## SELECTED PASSAGE
I highly recommend reading at the local diner while you wait for your omelette and hash browns. (Also, this book is fantastic.)
It’s impossible for me not to capture my 30th year through the 30 books I read. Time felt as though it passed in chapter increments. I didn’t read every book at the same pace, of course. Like time itself, some read faster, and some read slower. I am at the mercy of the plot, the prose, the genre, the subject matter—whatever it may be. To some degree, the book decides how quickly you read it. I like that it’s not all in my control.
When I reflect on my first year of a new decade, I think not only of the worlds both fictional and real in the books I read, but also each of the places I pored over the pages. There was Leesa Cross-Smith’s lyrical novel Half-Blown Rose, which I read while flying around Europe on our honeymoon, just as the book’s protagonist Vincent traveled around Europe, rediscovering herself amid ruptures in her life back home. Reading Red, White & Royal Blue in Washington, D.C., a choice that felt cornily appropriate. Finishing T Kira Madden’s haunting, searing memoir, Long Live the Tribe of Fatherless Girls, at the local vegan restaurant this fall as mist fell outside, a foreboding reminder (when you live in the Midwest, anyway) that it would soon become snow.

## PROBLEM DESCRIPTION
Reproduce the part of the reading-year reflection starting with "It’s impossible for" and going on through "in my control.", word for word.

## SUPPLIED INFORMATION
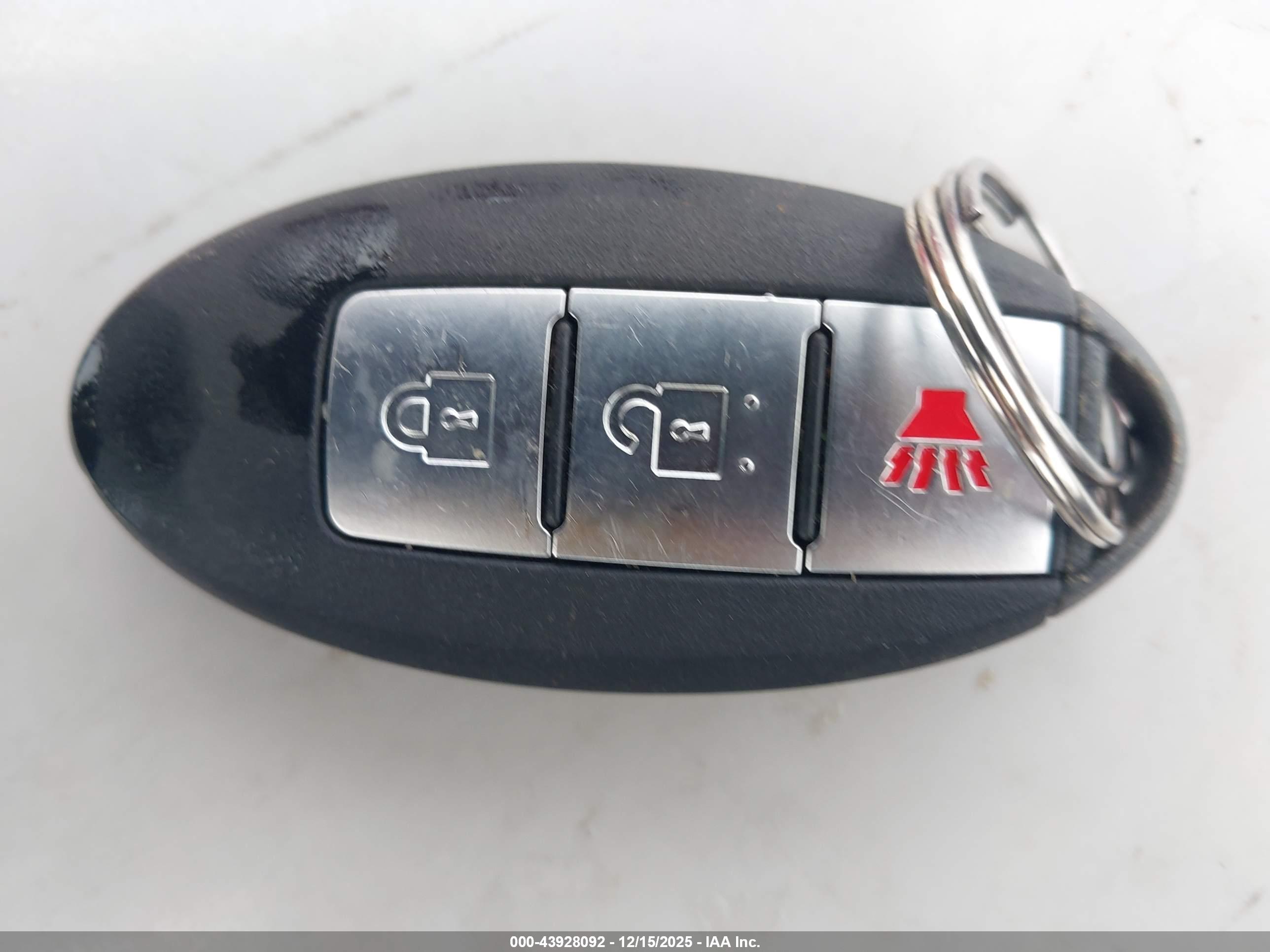 NISSAN ROGUE image 11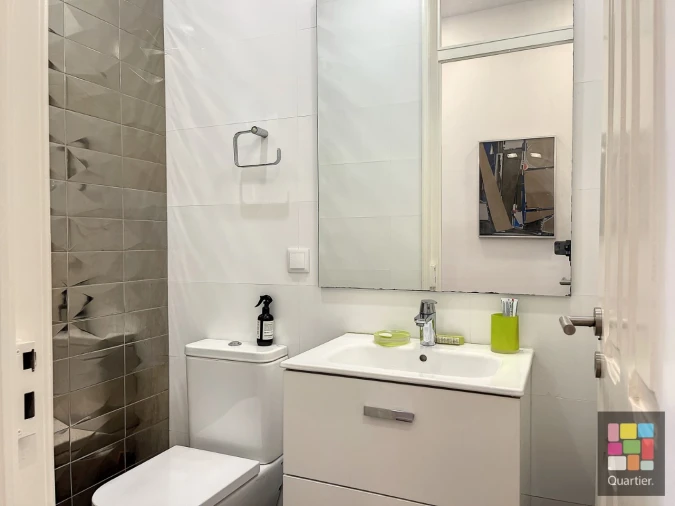 Apartamento T3 para Venda em Campolide Foto 26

## ANSWER FOR THIS EXERCISE
It’s impossible for me not to capture my 30th year through the 30 books I read. Time felt as though it passed in chapter increments. I didn’t read every book at the same pace, of course. Like time itself, some read faster, and some read slower. I am at the mercy of the plot, the prose, the genre, the subject matter—whatever it may be. To some degree, the book decides how quickly you read it. I like that it’s not all in my control.